* **WHAT THIS TASK INVOLVES**
Rewrite all of the lines below as a numbered list, skipping the blank lines. Leave the pictures out of your answer.

####################

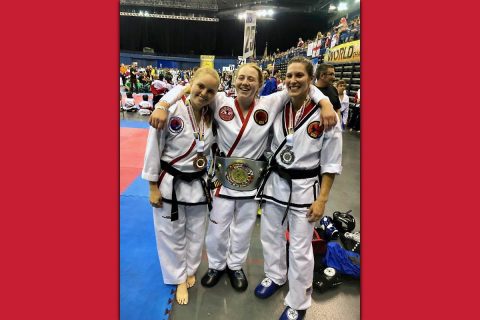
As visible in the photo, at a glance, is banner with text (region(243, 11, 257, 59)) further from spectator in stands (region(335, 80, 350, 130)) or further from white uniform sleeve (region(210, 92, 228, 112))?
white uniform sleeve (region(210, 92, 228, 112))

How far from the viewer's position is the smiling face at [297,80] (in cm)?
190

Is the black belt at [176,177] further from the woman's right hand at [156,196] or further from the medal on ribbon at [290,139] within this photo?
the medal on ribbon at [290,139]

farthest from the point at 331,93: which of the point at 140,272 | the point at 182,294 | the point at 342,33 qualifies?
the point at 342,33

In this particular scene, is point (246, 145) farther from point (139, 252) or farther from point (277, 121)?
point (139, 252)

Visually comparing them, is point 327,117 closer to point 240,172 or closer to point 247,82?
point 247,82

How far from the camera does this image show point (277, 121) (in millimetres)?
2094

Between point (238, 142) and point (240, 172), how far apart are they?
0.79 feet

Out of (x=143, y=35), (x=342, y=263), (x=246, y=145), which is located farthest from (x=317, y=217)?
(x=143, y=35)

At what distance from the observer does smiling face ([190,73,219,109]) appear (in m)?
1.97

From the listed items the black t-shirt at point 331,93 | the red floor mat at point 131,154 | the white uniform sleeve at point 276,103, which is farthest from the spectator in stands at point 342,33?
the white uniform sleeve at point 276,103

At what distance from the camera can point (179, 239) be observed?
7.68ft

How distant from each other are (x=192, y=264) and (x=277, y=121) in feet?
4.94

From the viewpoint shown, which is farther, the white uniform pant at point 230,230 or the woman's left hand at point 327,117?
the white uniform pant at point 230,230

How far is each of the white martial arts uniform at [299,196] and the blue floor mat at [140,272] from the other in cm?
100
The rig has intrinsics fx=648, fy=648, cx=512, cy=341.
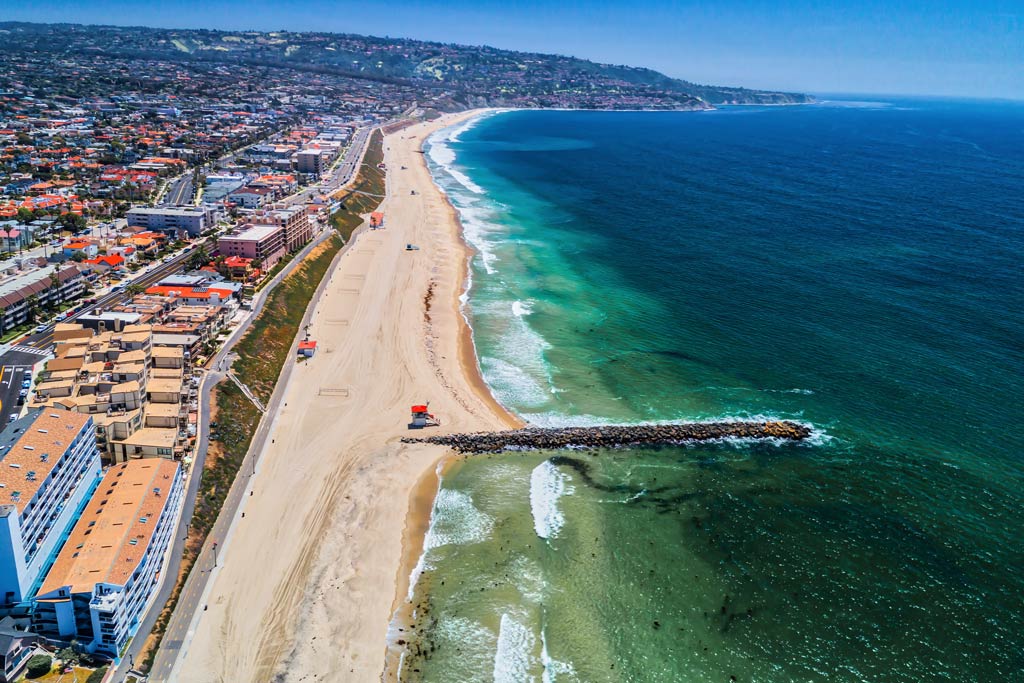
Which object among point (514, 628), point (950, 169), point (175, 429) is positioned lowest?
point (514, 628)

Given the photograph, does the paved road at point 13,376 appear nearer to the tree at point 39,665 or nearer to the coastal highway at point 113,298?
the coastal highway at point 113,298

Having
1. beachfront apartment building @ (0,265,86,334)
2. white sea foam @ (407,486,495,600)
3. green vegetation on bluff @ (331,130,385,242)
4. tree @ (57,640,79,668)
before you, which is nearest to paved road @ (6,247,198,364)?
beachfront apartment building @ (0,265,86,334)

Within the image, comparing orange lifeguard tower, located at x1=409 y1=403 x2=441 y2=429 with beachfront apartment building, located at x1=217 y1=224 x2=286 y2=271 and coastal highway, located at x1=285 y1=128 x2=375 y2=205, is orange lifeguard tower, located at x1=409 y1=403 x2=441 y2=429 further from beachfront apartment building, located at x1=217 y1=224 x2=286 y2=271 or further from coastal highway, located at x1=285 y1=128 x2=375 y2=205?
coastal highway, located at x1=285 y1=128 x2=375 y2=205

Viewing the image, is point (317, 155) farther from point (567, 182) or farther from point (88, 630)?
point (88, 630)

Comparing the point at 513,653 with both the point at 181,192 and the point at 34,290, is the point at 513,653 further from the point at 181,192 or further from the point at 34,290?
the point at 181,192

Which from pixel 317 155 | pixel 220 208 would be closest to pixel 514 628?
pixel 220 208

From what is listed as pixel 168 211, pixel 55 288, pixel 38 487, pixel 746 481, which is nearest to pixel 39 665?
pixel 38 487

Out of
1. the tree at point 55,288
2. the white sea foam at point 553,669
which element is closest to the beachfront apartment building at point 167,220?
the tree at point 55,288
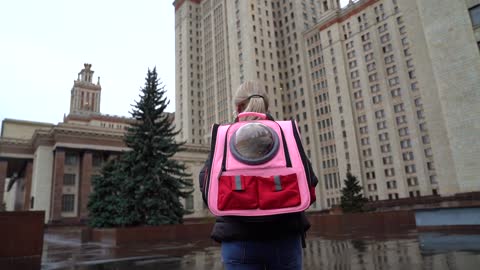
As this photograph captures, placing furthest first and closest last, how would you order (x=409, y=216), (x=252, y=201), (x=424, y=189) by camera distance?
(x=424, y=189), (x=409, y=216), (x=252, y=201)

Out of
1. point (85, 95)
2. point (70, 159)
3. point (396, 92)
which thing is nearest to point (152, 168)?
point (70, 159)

####################

* **CORRECT RESULT**
1. As visible in the photo, at a glance, is banner with text (region(243, 11, 257, 59)) further from spectator in stands (region(335, 80, 350, 130)) or further from white uniform sleeve (region(210, 92, 228, 112))?
2. white uniform sleeve (region(210, 92, 228, 112))
3. How far from the viewer's position is the smiling face at [297,80] (in cm)?
4. 190
5. Is the black belt at [176,177] further from the woman's right hand at [156,196] or further from the medal on ribbon at [290,139] within this photo?
6. the medal on ribbon at [290,139]
7. farthest from the point at 331,93: which of the point at 140,272 | the point at 182,294 | the point at 342,33 qualifies?
8. the point at 342,33
9. In this particular scene, is point (246, 145) farther from point (139, 252) or farther from point (277, 121)?
10. point (139, 252)
11. Visually comparing them, is point 327,117 closer to point 240,172 or closer to point 247,82?
12. point 247,82
13. How far from the camera does this image show point (277, 121) (in millimetres)?
14. 2094
15. Between point (238, 142) and point (240, 172), how far apart are they?
16. 0.79 feet
17. Out of (x=143, y=35), (x=342, y=263), (x=246, y=145), which is located farthest from (x=317, y=217)?
18. (x=143, y=35)
19. At what distance from the observer does smiling face ([190,73,219,109]) appear (in m)?
20. 1.97
21. From the listed items the black t-shirt at point 331,93 | the red floor mat at point 131,154 | the white uniform sleeve at point 276,103, which is farthest from the spectator in stands at point 342,33?
22. the white uniform sleeve at point 276,103
23. At what distance from the camera can point (179, 239) be observed?
24. 7.68ft
25. How distant from each other are (x=192, y=264) and (x=277, y=121) in feet?
26. 4.94
27. From the viewpoint shown, which is farther, the white uniform pant at point 230,230 or the woman's left hand at point 327,117?
28. the white uniform pant at point 230,230
29. How far is each of the white martial arts uniform at [299,196] and the blue floor mat at [140,272] from the other in cm?
30. 100
31. The rig has intrinsics fx=648, fy=648, cx=512, cy=341.
32. Which object among point (514, 628), point (950, 169), point (175, 429) is positioned lowest?
33. point (514, 628)
34. Given the photograph, does the paved road at point 13,376 appear nearer to the tree at point 39,665 or nearer to the coastal highway at point 113,298?
35. the coastal highway at point 113,298
36. Having
37. 1. beachfront apartment building @ (0,265,86,334)
38. 2. white sea foam @ (407,486,495,600)
39. 3. green vegetation on bluff @ (331,130,385,242)
40. 4. tree @ (57,640,79,668)
41. before you, which is nearest to paved road @ (6,247,198,364)?
42. beachfront apartment building @ (0,265,86,334)
43. Within the image, comparing orange lifeguard tower, located at x1=409 y1=403 x2=441 y2=429 with beachfront apartment building, located at x1=217 y1=224 x2=286 y2=271 and coastal highway, located at x1=285 y1=128 x2=375 y2=205, is orange lifeguard tower, located at x1=409 y1=403 x2=441 y2=429 further from beachfront apartment building, located at x1=217 y1=224 x2=286 y2=271 or further from coastal highway, located at x1=285 y1=128 x2=375 y2=205?
44. coastal highway, located at x1=285 y1=128 x2=375 y2=205
45. Viewing the image, is point (317, 155) farther from point (567, 182) or farther from point (88, 630)?
46. point (88, 630)
47. Comparing the point at 513,653 with both the point at 181,192 and the point at 34,290, is the point at 513,653 further from the point at 181,192 or further from the point at 34,290?
48. the point at 181,192
49. Which from pixel 317 155 | pixel 220 208 would be closest to pixel 514 628?
50. pixel 220 208
51. From what is listed as pixel 168 211, pixel 55 288, pixel 38 487, pixel 746 481, which is nearest to pixel 39 665?
52. pixel 38 487
53. Out of
54. 1. the tree at point 55,288
55. 2. the white sea foam at point 553,669
56. which element is closest to the beachfront apartment building at point 167,220?
57. the tree at point 55,288
58. As this photograph captures, placing furthest first and closest last, how would you order (x=409, y=216), (x=252, y=201), (x=424, y=189) by camera distance?
59. (x=424, y=189), (x=409, y=216), (x=252, y=201)
60. Out of
61. 1. point (85, 95)
62. 2. point (70, 159)
63. 3. point (396, 92)
64. which thing is nearest to point (152, 168)?
65. point (70, 159)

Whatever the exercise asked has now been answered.